# Home theatre & network switch



## Dissonance (Jun 30, 2011)

Hello,

I moved my a/v equipment away from dsl modem. I need my WD TV Live Plus and blu-ray player connected to my network. Ideally, I'd like to do it wirelessly, but I know that may be unreliable. Because of the distance, I would prefer to run at most 1 ethernet cable to my a/v equipment. My options are:


Wireless network switch
1 ethernet cable with network switch
2 ethernet cables

I've seen several wireless products at Best Buy. I hope to avoid scenerio 3. Could someone please make a recommendation for scenarios 1 and 2?

Thanks!


----------



## Guest (Sep 15, 2011)

Before you dismiss option 3, take a look at monoprice. All of their pre-made network cables are rated for in-wall use. If you take the time to run some wires, buy some wall-plates, you could have a clean install that is hidden behind your equipment. Monoprice also sells mounts for the wall plate for per-existing dry wall. Best of all, it's pretty cheap.

I would NEVER recommend wireless for anything beyond digital music. It is never as fast as advertised. I don't have the latest and greatest, but currently, the wireless is connected at 55mbps. A wireless internet speed test tops out at best at 15mbps, but really usually only 10. A wired connection test between 20-30mbps. I've done a few wireless file transfers as well and they are much slower. Slower then a USB copy. I know you can buy a faster wireless router then what I have, but it is still going to be slow compared to a direct connection.

If you can't do option 3, at least do option 2, but the switch would probably cost more then the extra wire and wall plate.


----------



## jinjuku (Mar 23, 2007)

It's only slightly more effort to run two Ethernet cables as it is one.


----------



## mrbashfo (Oct 24, 2010)

jinjuku said:


> It's only slightly more effort to run two Ethernet cables as it is one.


I agree, if you were deciding to run one wire already you just gotta make sure you do both at the same time =p. Monoprice definately has a great price for many different lengths also.


----------



## KalaniP (Dec 17, 2008)

Why is this even a question?

Option 2 all the way. Pick up a decent gigabit switch (~$30) and run one ethernet wire to it from your router, then plug your devices into the switch. Done.

I've used a number of Trendnet's switches with great results. Inexpensive, auto-crossover (so no need for a special uplink cable to connect to your router), lower power consumption and runs very cool, gigabit speeds.

http://www.amazon.com/gp/product/B001QUA6RA

5 ports or 8 ports for just a few bucks more. 8 ports may be overkill, but you'll feel silly if you ever have just one more thing to plug in and are out of ports. 

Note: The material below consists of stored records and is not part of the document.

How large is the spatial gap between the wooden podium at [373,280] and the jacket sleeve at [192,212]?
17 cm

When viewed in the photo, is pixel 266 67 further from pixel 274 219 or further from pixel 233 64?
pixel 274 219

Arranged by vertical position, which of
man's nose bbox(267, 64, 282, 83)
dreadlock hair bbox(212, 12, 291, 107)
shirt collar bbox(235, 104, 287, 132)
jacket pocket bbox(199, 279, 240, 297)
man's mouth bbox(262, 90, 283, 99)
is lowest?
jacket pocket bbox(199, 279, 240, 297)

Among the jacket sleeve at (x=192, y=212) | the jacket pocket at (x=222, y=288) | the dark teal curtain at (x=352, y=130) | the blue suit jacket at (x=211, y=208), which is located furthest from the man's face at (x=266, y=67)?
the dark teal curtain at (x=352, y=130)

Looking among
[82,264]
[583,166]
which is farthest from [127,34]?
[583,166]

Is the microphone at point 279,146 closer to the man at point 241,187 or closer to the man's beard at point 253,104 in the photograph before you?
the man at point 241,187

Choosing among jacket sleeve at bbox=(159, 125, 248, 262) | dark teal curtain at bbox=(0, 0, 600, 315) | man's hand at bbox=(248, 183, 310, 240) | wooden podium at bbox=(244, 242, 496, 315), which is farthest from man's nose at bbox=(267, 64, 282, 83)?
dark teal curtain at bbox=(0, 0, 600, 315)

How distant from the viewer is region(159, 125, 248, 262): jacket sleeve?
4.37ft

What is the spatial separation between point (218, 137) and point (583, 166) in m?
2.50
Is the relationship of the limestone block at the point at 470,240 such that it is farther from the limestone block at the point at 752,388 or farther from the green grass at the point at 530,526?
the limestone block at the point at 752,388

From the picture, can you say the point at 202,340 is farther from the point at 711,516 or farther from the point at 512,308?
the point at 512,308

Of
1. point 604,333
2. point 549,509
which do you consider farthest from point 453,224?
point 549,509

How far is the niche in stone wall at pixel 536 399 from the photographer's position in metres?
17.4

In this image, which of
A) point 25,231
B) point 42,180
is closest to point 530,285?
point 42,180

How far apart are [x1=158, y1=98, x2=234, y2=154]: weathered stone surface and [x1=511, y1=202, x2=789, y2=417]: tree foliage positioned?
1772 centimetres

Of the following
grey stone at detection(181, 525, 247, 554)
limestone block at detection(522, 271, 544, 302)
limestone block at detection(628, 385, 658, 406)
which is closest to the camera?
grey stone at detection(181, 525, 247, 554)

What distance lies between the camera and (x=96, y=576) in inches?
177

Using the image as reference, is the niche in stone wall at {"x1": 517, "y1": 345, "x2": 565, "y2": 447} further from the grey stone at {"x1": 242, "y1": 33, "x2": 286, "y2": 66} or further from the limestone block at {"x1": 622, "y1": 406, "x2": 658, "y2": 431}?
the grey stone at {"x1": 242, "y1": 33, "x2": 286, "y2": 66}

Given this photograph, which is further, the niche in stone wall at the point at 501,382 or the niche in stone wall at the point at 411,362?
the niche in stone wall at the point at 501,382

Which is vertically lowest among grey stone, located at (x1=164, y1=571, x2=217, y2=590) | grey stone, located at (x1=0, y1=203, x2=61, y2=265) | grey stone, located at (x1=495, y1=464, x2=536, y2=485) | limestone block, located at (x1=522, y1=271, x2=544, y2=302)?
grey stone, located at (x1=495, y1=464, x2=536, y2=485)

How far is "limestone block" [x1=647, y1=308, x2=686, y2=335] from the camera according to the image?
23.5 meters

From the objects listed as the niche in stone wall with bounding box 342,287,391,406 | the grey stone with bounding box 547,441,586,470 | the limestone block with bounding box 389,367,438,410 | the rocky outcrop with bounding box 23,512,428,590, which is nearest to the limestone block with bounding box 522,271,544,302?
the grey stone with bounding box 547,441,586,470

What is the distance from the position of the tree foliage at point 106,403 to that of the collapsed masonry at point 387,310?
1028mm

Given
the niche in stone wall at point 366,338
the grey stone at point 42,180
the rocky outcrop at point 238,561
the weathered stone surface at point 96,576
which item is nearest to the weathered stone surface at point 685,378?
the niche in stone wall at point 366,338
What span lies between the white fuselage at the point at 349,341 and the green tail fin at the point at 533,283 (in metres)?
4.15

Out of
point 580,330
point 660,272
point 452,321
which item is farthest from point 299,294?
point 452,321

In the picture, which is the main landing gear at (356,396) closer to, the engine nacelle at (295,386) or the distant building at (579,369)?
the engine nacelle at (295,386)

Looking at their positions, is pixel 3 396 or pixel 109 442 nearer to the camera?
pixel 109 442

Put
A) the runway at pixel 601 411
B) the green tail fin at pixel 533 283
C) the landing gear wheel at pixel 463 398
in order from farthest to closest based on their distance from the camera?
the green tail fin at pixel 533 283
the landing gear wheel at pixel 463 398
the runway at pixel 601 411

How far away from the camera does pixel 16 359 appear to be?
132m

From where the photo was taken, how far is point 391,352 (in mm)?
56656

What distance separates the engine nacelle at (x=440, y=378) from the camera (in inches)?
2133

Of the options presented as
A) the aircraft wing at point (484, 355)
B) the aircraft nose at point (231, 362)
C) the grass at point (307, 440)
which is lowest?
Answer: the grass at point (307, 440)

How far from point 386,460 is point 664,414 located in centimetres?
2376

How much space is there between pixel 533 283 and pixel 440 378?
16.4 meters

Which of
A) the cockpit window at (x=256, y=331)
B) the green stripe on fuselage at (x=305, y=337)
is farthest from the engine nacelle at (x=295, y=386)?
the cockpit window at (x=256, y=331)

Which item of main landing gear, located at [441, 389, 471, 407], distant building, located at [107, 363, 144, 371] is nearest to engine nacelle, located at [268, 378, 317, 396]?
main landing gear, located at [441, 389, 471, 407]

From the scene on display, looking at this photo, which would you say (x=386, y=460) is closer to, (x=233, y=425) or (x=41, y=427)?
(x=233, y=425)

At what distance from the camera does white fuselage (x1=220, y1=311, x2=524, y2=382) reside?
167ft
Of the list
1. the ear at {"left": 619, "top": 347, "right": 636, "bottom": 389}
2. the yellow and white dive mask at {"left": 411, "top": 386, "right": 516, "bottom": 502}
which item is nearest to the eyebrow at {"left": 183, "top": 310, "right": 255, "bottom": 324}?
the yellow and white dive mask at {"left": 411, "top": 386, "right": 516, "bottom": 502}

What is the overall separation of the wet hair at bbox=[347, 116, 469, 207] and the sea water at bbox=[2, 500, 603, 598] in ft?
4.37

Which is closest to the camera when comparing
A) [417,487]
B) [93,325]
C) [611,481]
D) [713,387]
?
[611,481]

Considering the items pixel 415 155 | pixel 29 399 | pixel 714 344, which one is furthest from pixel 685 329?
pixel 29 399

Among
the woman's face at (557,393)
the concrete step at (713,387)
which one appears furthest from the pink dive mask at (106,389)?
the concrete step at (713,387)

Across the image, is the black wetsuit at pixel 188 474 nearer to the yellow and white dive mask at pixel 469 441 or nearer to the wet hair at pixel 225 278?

Edit: There is merit to running two ethernet cables as well, as they suggest, but I'd still go with a switch. Good to have a spare cable in case one goes bad.


----------



## informel (Jun 21, 2011)

There is another way: ethernet over AC power, all you need is 2 adaptor (ethernet over AC)that plug into your AC outlet and you will not have to run any wire


----------



## sga2 (Nov 14, 2009)

KalaniP said:


> Why is this even a question?
> 
> Option 2 all the way. Pick up a decent gigabit switch and run one ethernet wire to it from your router, then plug your devices into the switch. Done.
> 
> ...


I agree. Go with a switch and 2 wires (1 spare). It may be an incremental cost to get enough wiring to make 2 runs if you buy in bulk anyway. You may/will have other gear in the future that needs connectivity at the new location (game consoles, AVR, TV, etc.). Switches are very inexpensive.

Regards,
sga2


----------



## KalaniP (Dec 17, 2008)

informel said:


> There is another way: ethernet over AC power, all you need is 2 adaptor (ethernet over AC)that plug into your AC outlet and you will not have to run any wire


Nowhere near as fast, or as reliable, as a simple direct line to a good switch.

_Some_ of those devices, in _some_ houses, work reasonably well. But they can't touch the gigabit speeds that a simple hard line offers without any complications.

And in many installations, they offer very inconsistent connections with relatively slow speed... when they work.

I consider them to be a worst case scenario, nothing left to lose, option. A true ethernet run is always going to be superior (and likely cheaper).

If there is a reason why he can't run a wire, however, I would look at those as a potentially superior alternative to wireless.


----------



## Dissonance (Jun 30, 2011)

I enjoyed reading the discussion. Thank you all for your time.


----------



## jarrod1937 (Oct 26, 2008)

Not sure if you already made your decision, but i'm all for running two cables and using a good gigabit switch (a combo of the options given). Most devices use the tcp protocol which is packet based, and a lot of data can easily be moved over a single cable. But, if you're going to run one cable you might as well run two for future proofing, cat5e (or cat6) are useful in so many ways, not just for networking.


----------